[Stored data]
┄┄┄┄┄┄
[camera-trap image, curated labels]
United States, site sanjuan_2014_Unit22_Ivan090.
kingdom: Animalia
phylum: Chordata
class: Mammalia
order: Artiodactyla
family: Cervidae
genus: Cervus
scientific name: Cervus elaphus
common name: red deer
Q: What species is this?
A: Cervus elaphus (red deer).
┄┄┄┄┄┄
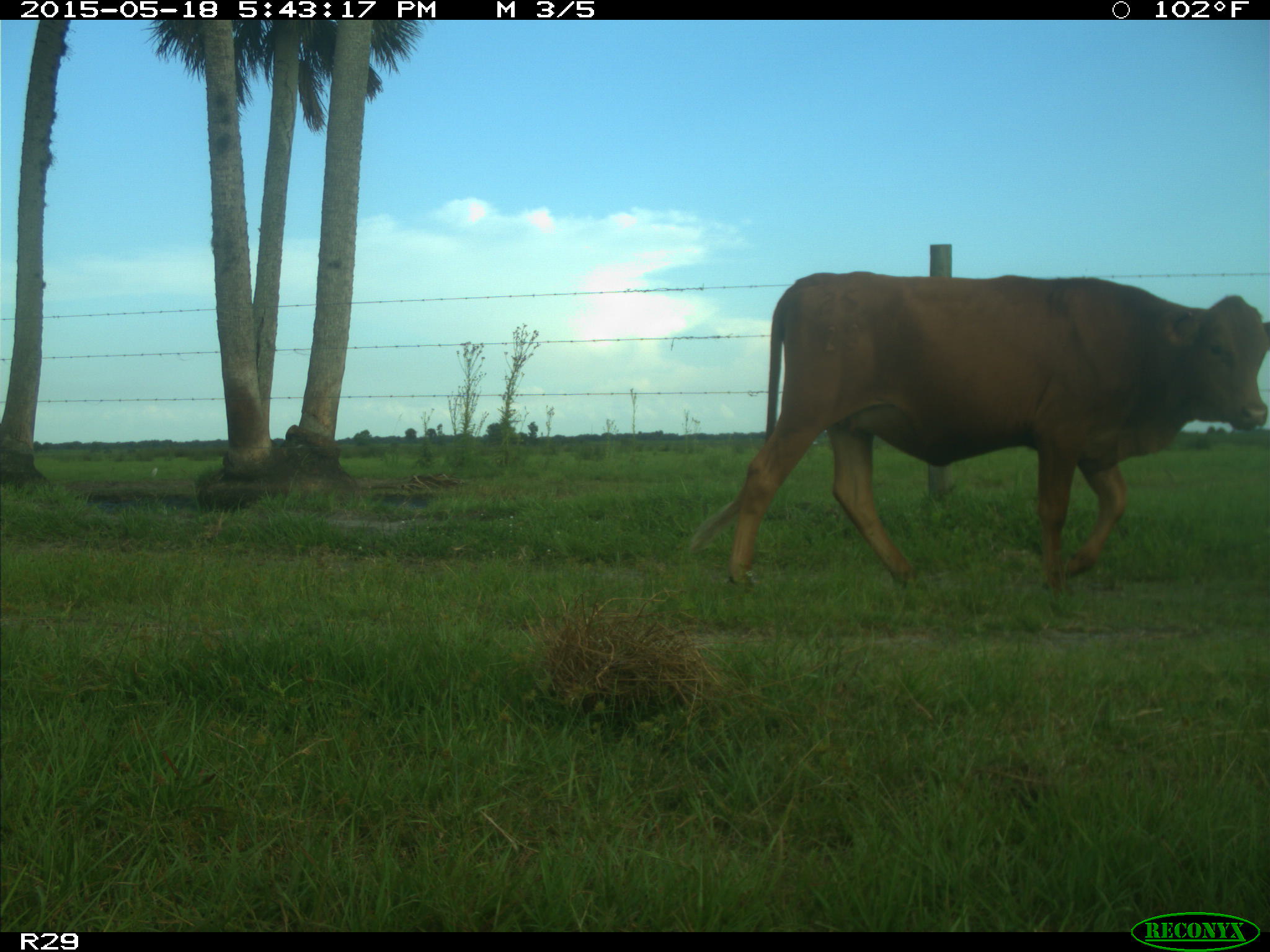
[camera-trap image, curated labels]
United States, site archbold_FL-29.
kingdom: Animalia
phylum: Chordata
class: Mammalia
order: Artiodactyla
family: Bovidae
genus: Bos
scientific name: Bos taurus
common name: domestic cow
┄┄┄┄┄┄
» **PROBLEM DESCRIPTION**:
Of all the entries above, retype exactly the lines from the line with "scientific name: Cervus elaphus" to the line with "A: Cervus elaphus (red deer).", both included, and no others.

» **TASK ANSWER**:
scientific name: Cervus elaphus
common name: red deer
Q: What species is this?
A: Cervus elaphus (red deer).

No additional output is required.